Courtesy of Bioxcell
Introduction
OX40 is a crucial T-cell co-stimulatory molecule that mediates the survival and expansion of CD4+ and CD8+ T cells in various animal models of infection, cancer, and autoimmunity. It regulates memory T-cell responses and is a popular target in the field of innovative drugs. OX40 agonists were once highly regarded in the anti-tumor field, attracting significant interest from pharmaceutical companies. However, issues related to efficacy and side effects have hindered progress, with no agonists having advanced beyond Phase 2 clinical trials. Recently, OX40 inhibitors have shown promising results in clinical studies in the autoimmune field. On June 27, 2023, Sanofi announced that Amlitelimab successfully completed a Phase 2b clinical trial for the treatment of moderate-to-severe atopic dermatitis, making it the second OX40 inhibitor to pass Phase 2 trials after Rocatinlimab. Therefore, OX40 remains a highly translatable and promising drug target that warrants further research.

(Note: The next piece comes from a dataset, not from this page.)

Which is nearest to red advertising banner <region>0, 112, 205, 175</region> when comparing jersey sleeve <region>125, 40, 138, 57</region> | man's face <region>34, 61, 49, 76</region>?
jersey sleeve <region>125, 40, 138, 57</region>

The Highly Anticipated “Accelerator” of the Immune System
OX40 (CD134) is a member of the tumor necrosis factor receptor (TNFR) superfamily and serves as an essential T-cell co-stimulatory molecule. It is primarily expressed on activated CD4+ and CD8+ T cells and plays a critical role in regulating immune responses, promoting T-cell proliferation, and ensuring T-cell survival. Its ligand, OX40L (CD252), is expressed on various antigen-presenting cells (APCs) such as B cells, dendritic cells, and macrophages. Upon antigen stimulation, APCs present the antigen to T cells, activating them. Subsequently, OX40 on the T-cell surface binds to its ligand OX40L, initiating downstream signaling that prolongs the survival of activated T cells. This signaling pathway has two main immunomodulatory effects: first, it enhances the proliferation and survival of non-regulatory effector T cells, promoting the secretion of inflammatory cytokines such as IL-2, IL-4, IL-5, and IFN-γ; second, it inhibits the function of regulatory T (Treg) cells, reducing the expression levels of Foxp3 and CD25.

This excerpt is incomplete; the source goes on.